Slack message expires. После 30 days Slack может archive channel. Approval link must include direct URL к approval system, не rely на Slack message content.
Multi-approver workflows. Если нужны 2-of-3 approvers — single sensor pattern не подходит. Build custom logic: approval table tracks individual decisions, sensor checks aggregate (SELECT COUNT(*) WHERE decision='approve').
Approval re-trigger при retry. Если task downstream of approval fails и retries, нужно НЕ re-request approval. Use unique approval_id per dag_run (не per task try) — first sensor call inserts row, retries reuse same row.

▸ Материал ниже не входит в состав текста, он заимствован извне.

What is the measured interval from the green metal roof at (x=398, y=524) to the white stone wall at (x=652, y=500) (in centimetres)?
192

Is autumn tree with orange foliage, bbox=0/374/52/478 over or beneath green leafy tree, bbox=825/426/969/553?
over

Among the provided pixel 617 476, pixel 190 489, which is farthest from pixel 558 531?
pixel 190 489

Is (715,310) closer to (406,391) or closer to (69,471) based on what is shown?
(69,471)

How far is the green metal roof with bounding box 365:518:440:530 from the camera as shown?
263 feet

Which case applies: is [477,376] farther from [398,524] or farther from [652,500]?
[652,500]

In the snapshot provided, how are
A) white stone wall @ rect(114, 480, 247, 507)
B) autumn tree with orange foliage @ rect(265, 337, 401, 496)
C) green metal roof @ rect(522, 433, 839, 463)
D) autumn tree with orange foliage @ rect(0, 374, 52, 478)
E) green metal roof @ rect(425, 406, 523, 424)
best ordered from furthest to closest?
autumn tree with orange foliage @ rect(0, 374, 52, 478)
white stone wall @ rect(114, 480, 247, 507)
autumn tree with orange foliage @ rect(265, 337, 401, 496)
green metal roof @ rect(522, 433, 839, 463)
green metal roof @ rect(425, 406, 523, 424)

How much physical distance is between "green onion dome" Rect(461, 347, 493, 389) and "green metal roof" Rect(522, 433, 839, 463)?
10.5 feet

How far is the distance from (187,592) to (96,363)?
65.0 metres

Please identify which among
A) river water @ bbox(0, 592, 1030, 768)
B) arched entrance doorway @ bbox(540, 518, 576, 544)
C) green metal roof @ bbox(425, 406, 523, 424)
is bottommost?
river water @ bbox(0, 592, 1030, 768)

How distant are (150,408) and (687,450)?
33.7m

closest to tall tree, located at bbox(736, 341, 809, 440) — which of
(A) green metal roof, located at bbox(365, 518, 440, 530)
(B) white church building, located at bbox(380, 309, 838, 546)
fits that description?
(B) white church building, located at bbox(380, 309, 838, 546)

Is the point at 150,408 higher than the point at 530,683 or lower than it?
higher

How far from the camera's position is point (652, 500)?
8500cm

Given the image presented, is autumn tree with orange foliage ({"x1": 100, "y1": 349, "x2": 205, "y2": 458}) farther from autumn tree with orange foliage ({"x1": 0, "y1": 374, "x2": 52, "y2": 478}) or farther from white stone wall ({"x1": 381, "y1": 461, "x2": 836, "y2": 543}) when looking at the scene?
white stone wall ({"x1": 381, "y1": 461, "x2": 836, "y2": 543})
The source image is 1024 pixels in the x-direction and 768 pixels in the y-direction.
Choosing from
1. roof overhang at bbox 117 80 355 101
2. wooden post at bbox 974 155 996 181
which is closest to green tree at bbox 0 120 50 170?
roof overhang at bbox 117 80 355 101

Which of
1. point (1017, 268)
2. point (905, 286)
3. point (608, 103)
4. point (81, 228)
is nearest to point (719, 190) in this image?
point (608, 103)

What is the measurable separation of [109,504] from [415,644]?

Notification fatigue. 1 sensor pokes каждые 5 min → если notify_approver на каждом poke, Slack channel заспамлен. Notify только при первом poke (см. INSERT ON CONFLICT DO NOTHING logic).
Cancellation pattern. Если DAG cancelled через UI пока waiting — sensor automatically marked SKIPPED. Approval table row остаётся pending — это OK (expires), но clean up через nightly job.
Audit log mandatory для compliance. Approval decisions должны быть logged для compliance (GDPR, SOX). Approval table + immutable audit (separate table или log to SIEM).